Hôtel Régina, Salle à manger coté Rivoli – 1900
Situé rue de Rivoli, l’hôtel Régina est un des grands hôtels parisien qui a ouvert ses portes à l’occasion de l’exposition universelle de 1900. Et 1900, le décor l’est forcément. Allant du neo louis XV à l’art nouveau, le restaurant coté rue de Rivoli n’est autre qu’une version un peu «pâtisserie » du décor de Soubise.
Hôtel Elysée palace : Grand Hall – 1899 – transformé en immeuble de bureaux
Peu de gens savent que le magnifique immeuble situé au 103 avenue des Champs-Elysées et qui abrite aujourd’hui les bureaux de HSBC fut autrefois un hôtel de luxe, l’Elysée palace hôtel. Le grand hall central, dont le décor a malheureusement aujourd’hui entièrement disparu, s’inspirait lui aussi du salon de la princesse de Soubise, ou plus exactement de celui du prince en fait. Puisque au lieu des peintures se trouvaient des bas reliefs en plâtres très proches de ceux réalisés pour le Pince dans le salon équivalent à celui de son épouse et situé juste au dessous. Il n’y a qu’à comparer les illustrations.

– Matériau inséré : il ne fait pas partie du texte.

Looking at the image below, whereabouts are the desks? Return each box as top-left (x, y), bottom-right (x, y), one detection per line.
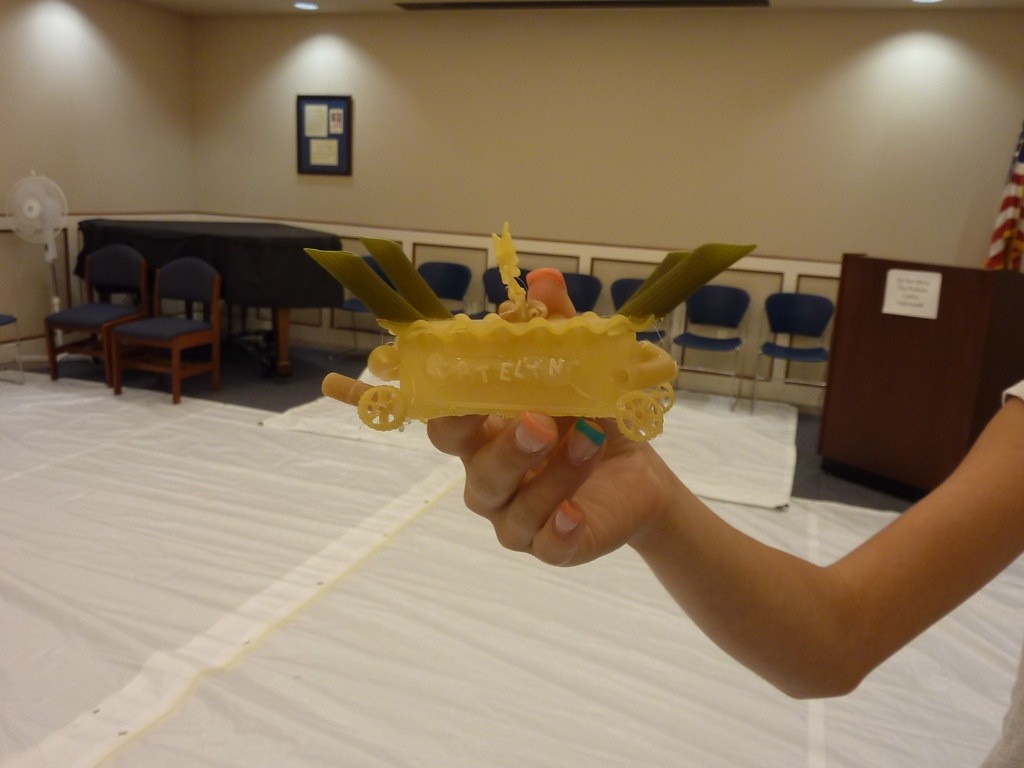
top-left (72, 220), bottom-right (342, 367)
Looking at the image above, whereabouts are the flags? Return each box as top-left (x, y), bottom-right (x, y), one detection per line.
top-left (983, 120), bottom-right (1024, 270)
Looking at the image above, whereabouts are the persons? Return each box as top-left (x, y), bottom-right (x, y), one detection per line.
top-left (425, 269), bottom-right (1024, 768)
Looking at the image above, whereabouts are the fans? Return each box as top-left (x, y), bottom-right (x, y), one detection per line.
top-left (5, 174), bottom-right (91, 362)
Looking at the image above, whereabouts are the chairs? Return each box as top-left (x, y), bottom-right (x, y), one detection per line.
top-left (42, 245), bottom-right (149, 386)
top-left (469, 267), bottom-right (532, 319)
top-left (562, 273), bottom-right (603, 311)
top-left (672, 285), bottom-right (751, 412)
top-left (416, 261), bottom-right (472, 316)
top-left (750, 291), bottom-right (835, 412)
top-left (0, 313), bottom-right (24, 386)
top-left (339, 255), bottom-right (395, 349)
top-left (112, 258), bottom-right (221, 405)
top-left (609, 280), bottom-right (672, 345)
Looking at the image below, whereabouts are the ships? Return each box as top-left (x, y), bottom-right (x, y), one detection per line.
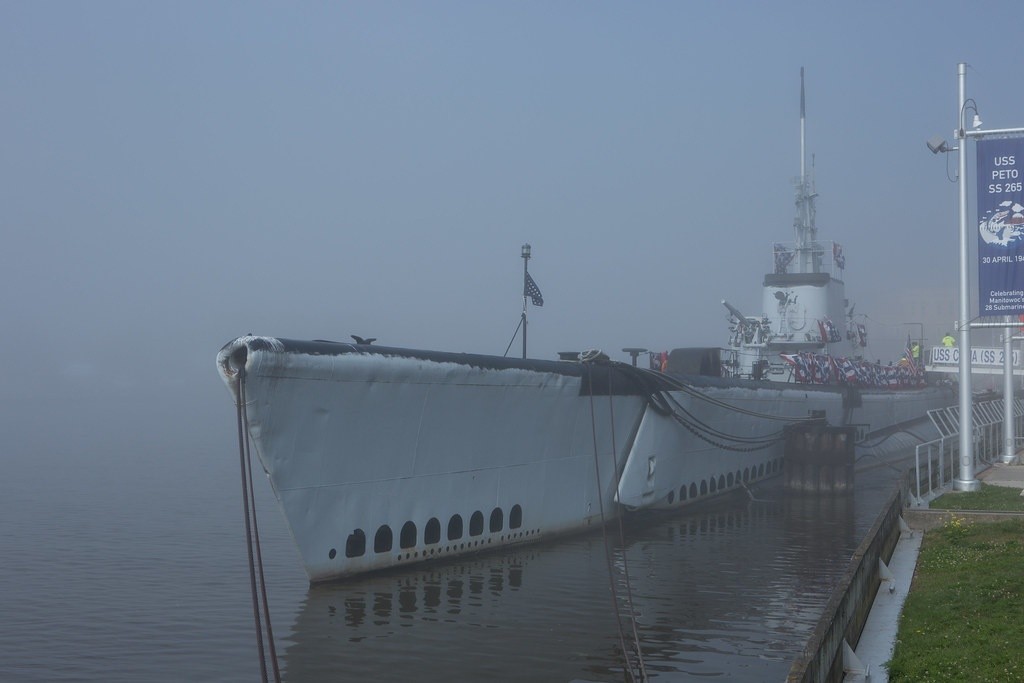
top-left (214, 64), bottom-right (960, 581)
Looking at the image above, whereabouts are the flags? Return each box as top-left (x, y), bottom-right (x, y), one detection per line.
top-left (906, 334), bottom-right (915, 373)
top-left (779, 352), bottom-right (925, 388)
top-left (525, 272), bottom-right (544, 306)
top-left (833, 244), bottom-right (845, 268)
top-left (819, 320), bottom-right (842, 343)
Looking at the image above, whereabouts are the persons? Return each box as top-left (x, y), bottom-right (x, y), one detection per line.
top-left (942, 332), bottom-right (955, 346)
top-left (912, 341), bottom-right (919, 363)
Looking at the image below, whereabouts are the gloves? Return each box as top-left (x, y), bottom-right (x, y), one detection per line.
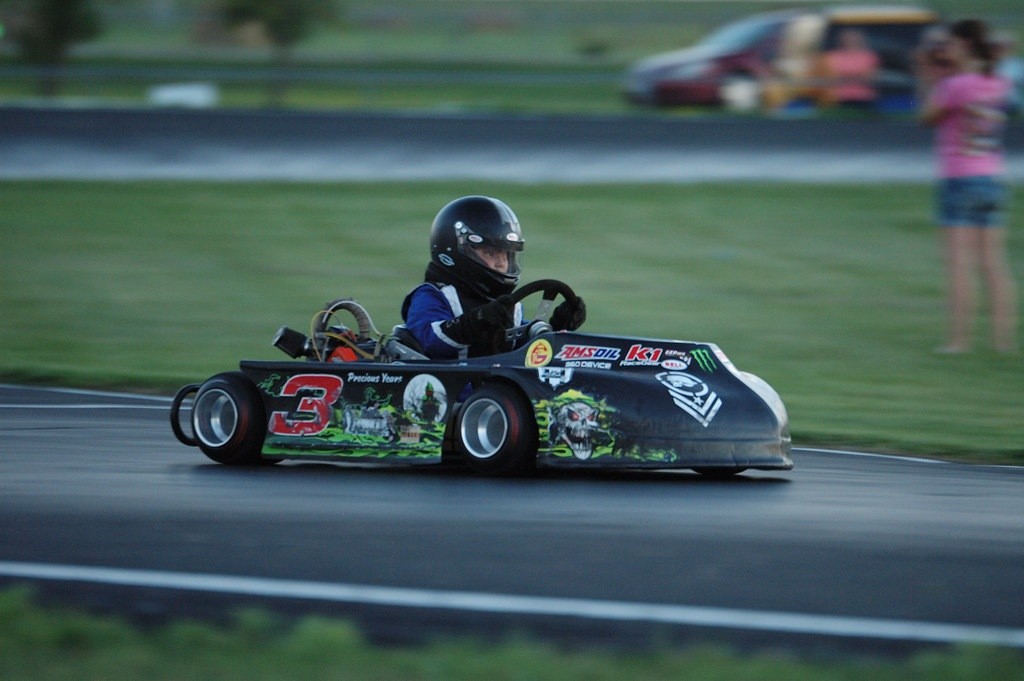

Salle à manger de l’hôtel Ritz à Paris

Le célèbre hôtel de la place Vendôme à Paris ne déroge pas à la règle de cette série d’établissements qui pour mieux plaire à une clientèle raffinée et érudite reproduisent les décors dont elle est déjà familière.
Aussi, pour la salle à manger de son hôtel, César Ritz fait-il le choix d’un décor très proche de celui de l’hôtel de soubise même si il ne s’agit dans le cas présent que de moulurations en stucs et non de boiseries et de peintures. L’ensemble, auquel on a pris soin de joindre des miroirs et un mobilier raffiné, permettent d’emblée de créer un ensemble au luxe convainquant qui deviendra très vite le rendez-vous du tout Paris de l’époque.
Conclusion
La liste pourrait continuer ainsi encore longtemps (je crois), si l’on considère les espaces inspirés par le salon de la princesse de Soubise sans en être des reproductions à proprement parler. Un bon nombre d’hôtels particuliers d’un côté ou de l’autre de l’Atlantique puisent en effet leur inspiration dans ce décor majeur du règne de Louis XV. Une reconnaissance à la hauteur de cette remarquable création de Boffrand et de ses collaborateurs, certainement inconscients de l’importance symbolique que la postérité accorderait à leur œuvre. Nous ne pouvons qu’être amusé, à l’heure ou internet rend extrêmement facile et rapide les comparaisons de voir la multitude et la diversité des variantes qui ont pu être proposées de ce décor un peu chargé, certes, mais destiné à l’origine à réconforter une jeune princesse de son mariage avec un prince de 40 ans son ainé.